La photo de l’œil révèle des lésions iriennes pigmentées extensives et en relief. Une pigmentation de la sclère temporale en regard du limbe sclérocornéen est également appréciée. À l’échographie, un épaississement important de la lame antérieure de l’iris est associé à une infiltration et à un rétrécissement de l’angle iridocornéen en regard de l’angle temporal. Les corps ciliaires apparaissent hyperéchogènes.
Le caractère diffus et infiltrant de la lésion irienne pigmentée ainsi que l’examen d’échographie oculaire permettent d’établir le diagnostic de mélanome diffus de l’iris à un stade avancé. Par ailleurs, l’analyse histologique a confirmé ce diagnostic en mettant en évidence une prolifération tumorale mal délimitée, densément cellulaire et composée de cellules rondes, qui s’étend à l’angle iridocornéen, aux corps ciliaires et qui infiltre également la sclère.

*Extraits de données*
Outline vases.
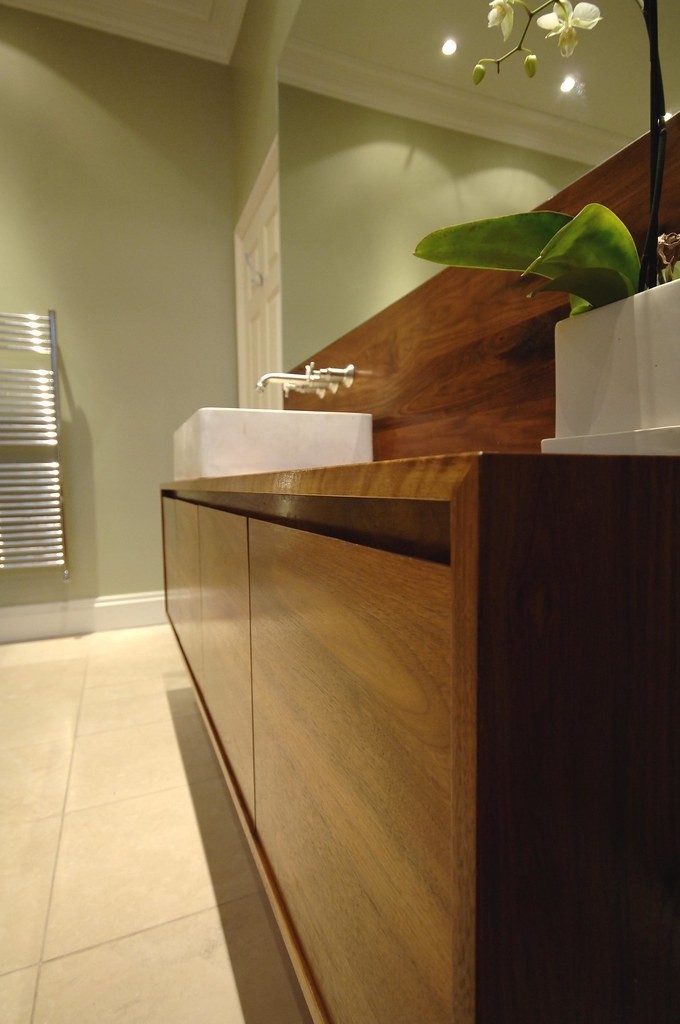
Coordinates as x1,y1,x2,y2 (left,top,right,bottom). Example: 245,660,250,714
554,281,678,435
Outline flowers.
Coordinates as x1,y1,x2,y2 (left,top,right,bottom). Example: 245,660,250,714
412,0,679,314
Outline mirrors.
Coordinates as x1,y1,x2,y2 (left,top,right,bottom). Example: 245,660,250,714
278,0,679,454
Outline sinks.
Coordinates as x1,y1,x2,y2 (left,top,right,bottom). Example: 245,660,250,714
173,407,373,482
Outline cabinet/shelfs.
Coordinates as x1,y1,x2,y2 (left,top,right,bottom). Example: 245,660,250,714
160,447,680,1023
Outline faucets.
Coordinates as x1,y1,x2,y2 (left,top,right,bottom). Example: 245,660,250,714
256,373,339,394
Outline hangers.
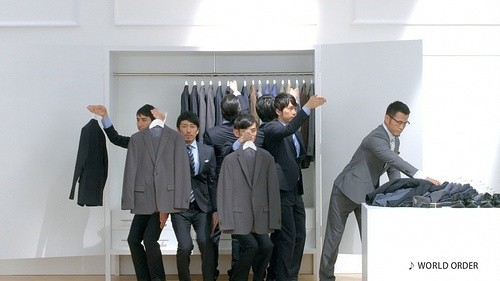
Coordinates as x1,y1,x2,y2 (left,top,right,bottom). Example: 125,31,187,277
148,118,164,130
91,111,98,120
184,74,314,86
242,141,257,151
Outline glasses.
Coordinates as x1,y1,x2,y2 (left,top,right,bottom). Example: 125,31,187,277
387,114,410,126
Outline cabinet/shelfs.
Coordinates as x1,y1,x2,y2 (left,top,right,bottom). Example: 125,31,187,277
104,207,322,281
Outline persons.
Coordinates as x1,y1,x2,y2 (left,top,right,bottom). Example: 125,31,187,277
263,93,327,281
255,96,277,148
151,109,218,281
204,80,249,281
221,114,275,281
87,104,170,281
319,101,441,281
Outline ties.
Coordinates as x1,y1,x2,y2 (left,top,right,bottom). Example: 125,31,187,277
384,139,395,169
292,133,300,158
186,146,196,203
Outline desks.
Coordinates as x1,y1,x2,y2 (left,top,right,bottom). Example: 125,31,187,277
361,203,500,281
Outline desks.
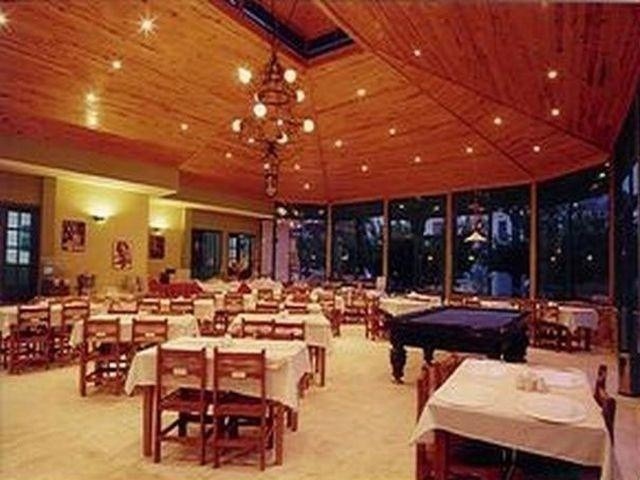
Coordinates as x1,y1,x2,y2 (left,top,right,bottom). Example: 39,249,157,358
389,305,533,384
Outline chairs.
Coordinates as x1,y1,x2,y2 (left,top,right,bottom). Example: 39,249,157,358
414,354,619,480
363,276,616,354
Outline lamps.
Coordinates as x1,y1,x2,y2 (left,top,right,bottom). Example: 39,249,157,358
232,0,318,199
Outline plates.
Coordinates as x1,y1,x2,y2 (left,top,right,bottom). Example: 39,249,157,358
532,364,586,388
516,392,587,424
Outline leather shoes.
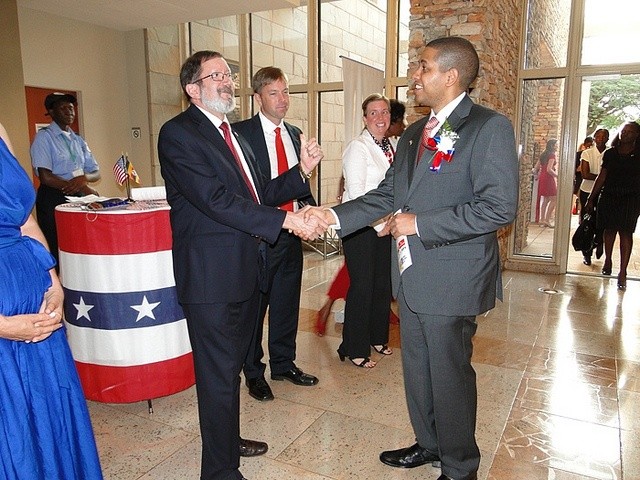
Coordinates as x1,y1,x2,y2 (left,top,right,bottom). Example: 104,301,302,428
239,438,268,457
596,243,604,259
270,366,319,386
380,444,441,468
437,474,477,480
245,375,273,400
584,256,591,265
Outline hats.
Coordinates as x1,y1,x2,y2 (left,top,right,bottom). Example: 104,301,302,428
44,92,75,108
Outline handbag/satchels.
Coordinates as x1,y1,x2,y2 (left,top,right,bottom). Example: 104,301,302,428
572,211,594,251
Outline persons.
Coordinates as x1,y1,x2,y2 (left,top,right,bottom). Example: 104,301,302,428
585,121,640,289
580,129,611,265
230,67,319,400
534,139,558,228
573,137,593,196
158,51,327,480
337,93,398,368
315,99,406,336
573,143,586,214
30,92,101,276
288,38,519,480
0,122,104,479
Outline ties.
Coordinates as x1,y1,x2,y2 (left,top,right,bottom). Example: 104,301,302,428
416,117,439,167
274,127,293,213
219,123,259,205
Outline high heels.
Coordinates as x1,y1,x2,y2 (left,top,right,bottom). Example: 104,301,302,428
602,260,611,274
538,220,545,227
370,341,392,355
544,221,554,228
617,273,627,289
337,349,375,368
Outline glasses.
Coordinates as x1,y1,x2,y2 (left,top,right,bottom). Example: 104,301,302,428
192,72,236,84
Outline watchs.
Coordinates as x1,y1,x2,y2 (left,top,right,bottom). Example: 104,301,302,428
297,162,313,179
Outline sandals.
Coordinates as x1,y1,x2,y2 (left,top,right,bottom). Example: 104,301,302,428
314,311,324,336
390,313,400,324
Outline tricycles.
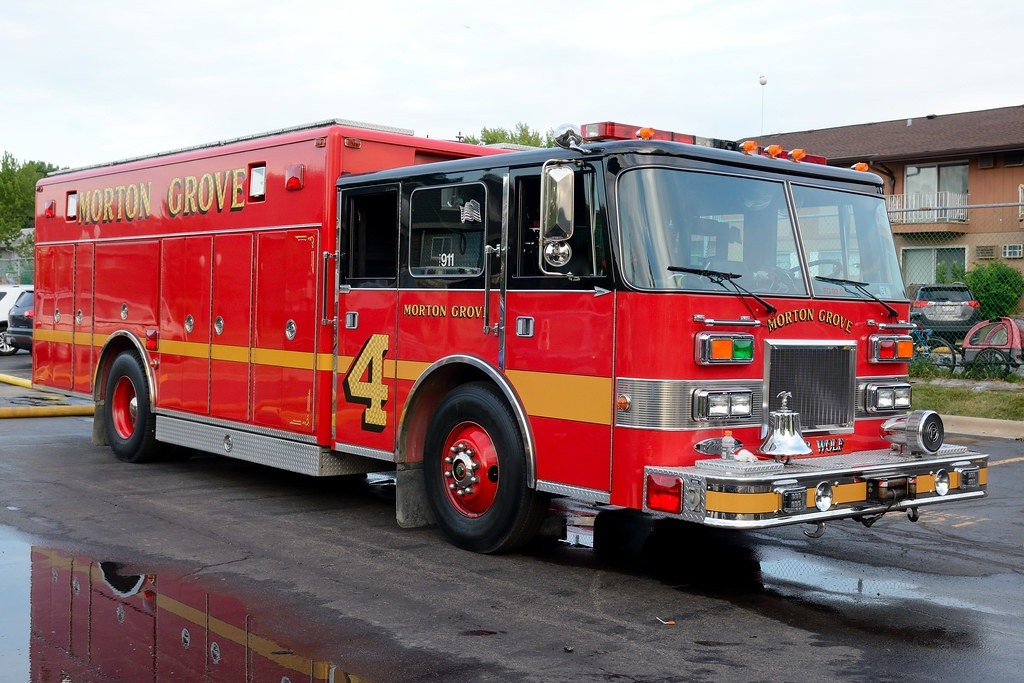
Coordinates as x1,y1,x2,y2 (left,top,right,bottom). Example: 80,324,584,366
910,312,1024,379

*Consigne*
Dans le texte sur le mélanome de l’iris, recopiez le passage qui s’ouvre sur les mots contenant « La photo de » et se ferme sur « également la sclère. », en remplaçant « sclère » par « sclérotique ».

*Réponse*
La photo de l’œil révèle des lésions iriennes pigmentées extensives et en relief. Une pigmentation de la sclérotique temporale en regard du limbe sclérocornéen est également appréciée. À l’échographie, un épaississement important de la lame antérieure de l’iris est associé à une infiltration et à un rétrécissement de l’angle iridocornéen en regard de l’angle temporal. Les corps ciliaires apparaissent hyperéchogènes.
Le caractère diffus et infiltrant de la lésion irienne pigmentée ainsi que l’examen d’échographie oculaire permettent d’établir le diagnostic de mélanome diffus de l’iris à un stade avancé. Par ailleurs, l’analyse histologique a confirmé ce diagnostic en mettant en évidence une prolifération tumorale mal délimitée, densément cellulaire et composée de cellules rondes, qui s’étend à l’angle iridocornéen, aux corps ciliaires et qui infiltre également la sclérotique.